# Package org.apache.spark.graphx

![](/files/-M3A94eq5qr6SyyMtJPZ)

GraphX is a new component in Spark for graphs and graph-parallel computation. At a high level, GraphX extends the Spark RDD by introducing a new Graph abstraction: a directed multigraph with properties attached to each vertex and edge. To support graph computation, GraphX exposes a set of fundamental operators (e.g., subgraph, joinVertices, and aggregateMessages) as well as an optimized variant of the Pregel API. In addition, GraphX includes a growing collection of graph algorithms and builders to simplify graph analytics tasks.

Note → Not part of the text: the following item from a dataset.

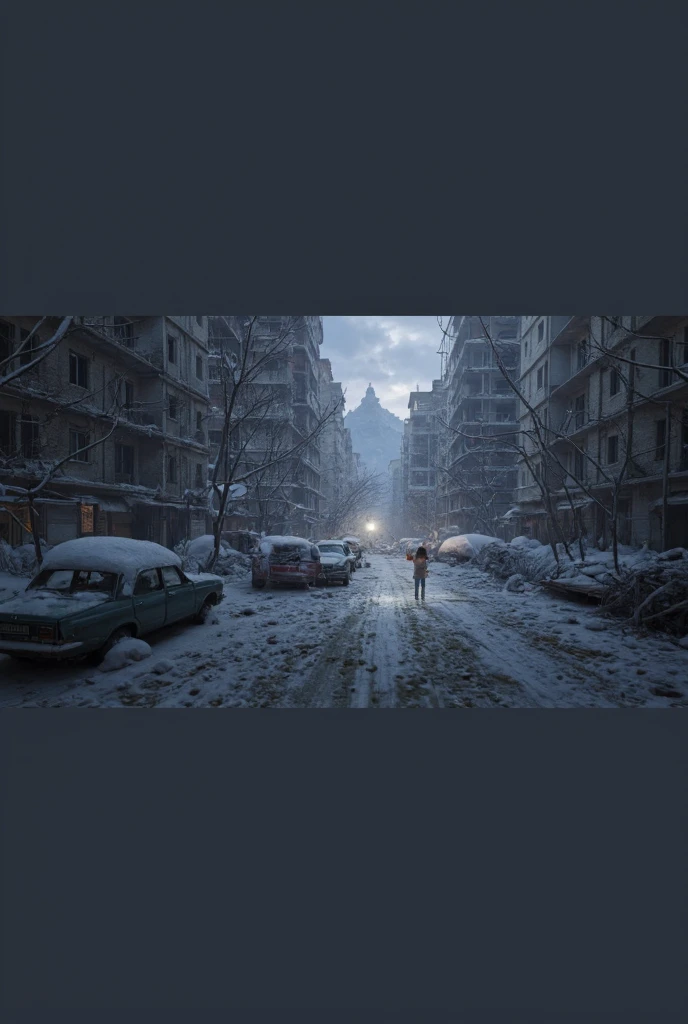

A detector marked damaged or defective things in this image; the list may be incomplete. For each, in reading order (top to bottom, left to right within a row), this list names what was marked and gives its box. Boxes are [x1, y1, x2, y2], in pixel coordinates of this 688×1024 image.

damaged building facade [0, 315, 211, 548]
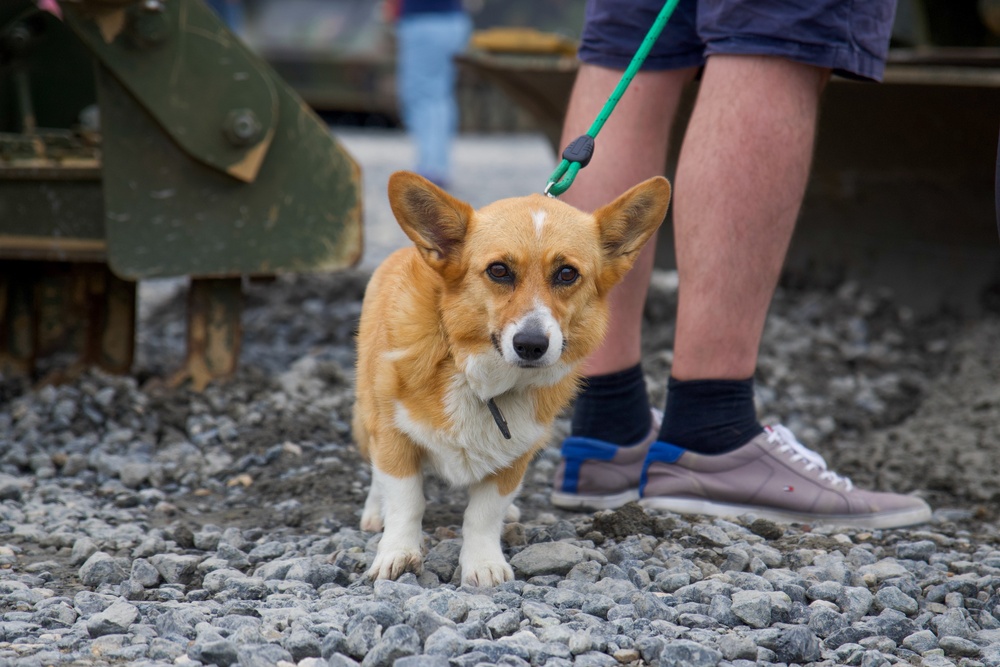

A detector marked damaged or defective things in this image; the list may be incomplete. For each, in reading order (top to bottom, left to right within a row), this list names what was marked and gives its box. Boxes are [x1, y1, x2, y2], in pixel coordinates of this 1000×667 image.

rusty metal equipment [0, 0, 366, 388]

The property graph is a directed multigraph with user defined objects attached to each vertex and edge. A directed multigraph is a directed graph with potentially multiple parallel edges sharing the same source and destination vertex. The ability to support parallel edges simplifies modeling scenarios where there can be multiple relationships (e.g., co-worker and friend) between the same vertices. Each vertex is keyed by a unique 64-bit long identifier (VertexId). GraphX does not impose any ordering constraints on the vertex identifiers. Similarly, edges have corresponding source and destination vertex identifiers.

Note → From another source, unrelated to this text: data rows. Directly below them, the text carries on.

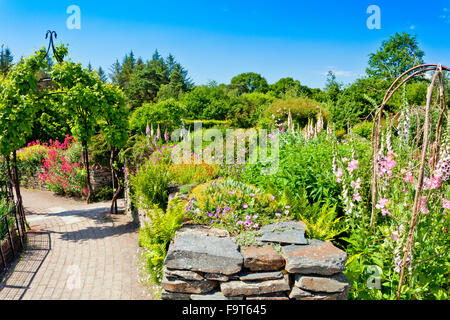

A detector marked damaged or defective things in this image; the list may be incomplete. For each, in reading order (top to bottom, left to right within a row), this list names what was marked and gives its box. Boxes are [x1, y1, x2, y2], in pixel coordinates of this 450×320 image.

rusty metal arbour [370, 63, 448, 298]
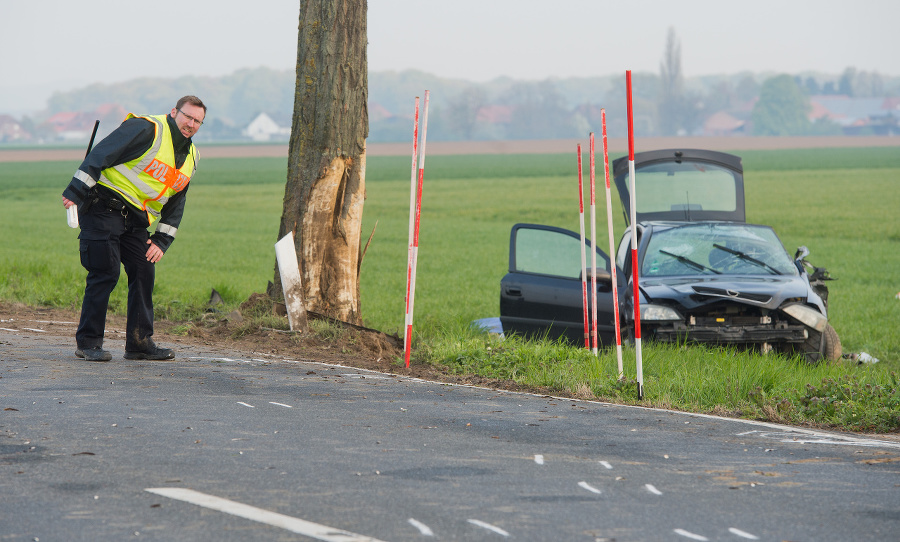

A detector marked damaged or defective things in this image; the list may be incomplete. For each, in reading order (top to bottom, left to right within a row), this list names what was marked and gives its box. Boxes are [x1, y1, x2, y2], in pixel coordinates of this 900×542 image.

crashed vehicle [502, 149, 840, 364]
damaged car [502, 148, 840, 366]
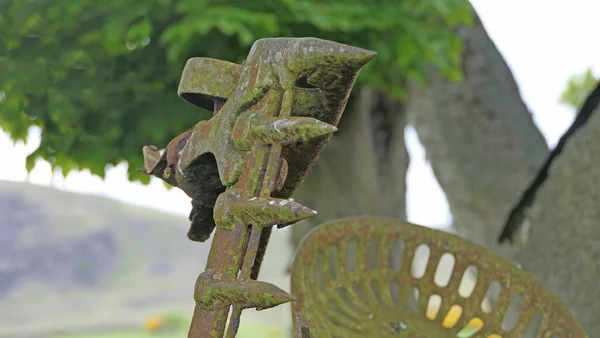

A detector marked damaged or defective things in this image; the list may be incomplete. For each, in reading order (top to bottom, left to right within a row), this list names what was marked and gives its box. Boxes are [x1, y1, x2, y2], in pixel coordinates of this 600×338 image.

rusty iron bar [141, 38, 376, 336]
rusty metal machinery [141, 38, 376, 336]
rusty metal machinery [290, 218, 584, 338]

The property graph is parameterized over the vertex (VD) and edge (ED) types. These are the types of the objects associated with each vertex and edge respectively.

GraphX optimizes the representation of vertex and edge types when they are primitive data types (e.g., int, double, etc…) reducing the in memory footprint by storing them in specialized arrays.

Important library:

### Classes included in org.apache.spark.graphx:

[Edge](/data-science-and-apache-spark/edge-class.md)

[EdgeContext](/data-science-and-apache-spark/edgecontext-class.md)

[EdgeDirection](/data-science-and-apache-spark/edgedirection-class.md)

[EdgeRDD](/data-science-and-apache-spark/edgerdd-class.md)

[EdgeTriplet](/data-science-and-apache-spark/edgetriplet-class.md)

[Graph](/data-science-and-apache-spark/graph-class.md)

[GraphLoader](/data-science-and-apache-spark/graphloader-object.md)

[GraphOps](/data-science-and-apache-spark/graphops-class.md)

[GraphXUtils](/data-science-and-apache-spark/graphxutils-object.md)

[PartitionStrategy](/data-science-and-apache-spark/partitionstrategy-trait.md)

[Pregel](/data-science-and-apache-spark/pregel-object.md)

[TripletFields](/data-science-and-apache-spark/tripletfields-class.md)

[VertexRDD](/data-science-and-apache-spark/vertexrdd-class.md)


---

# Agent Instructions: Querying This Documentation

If you need additional information that is not directly available in this page, you can query the documentation dynamically by asking a question.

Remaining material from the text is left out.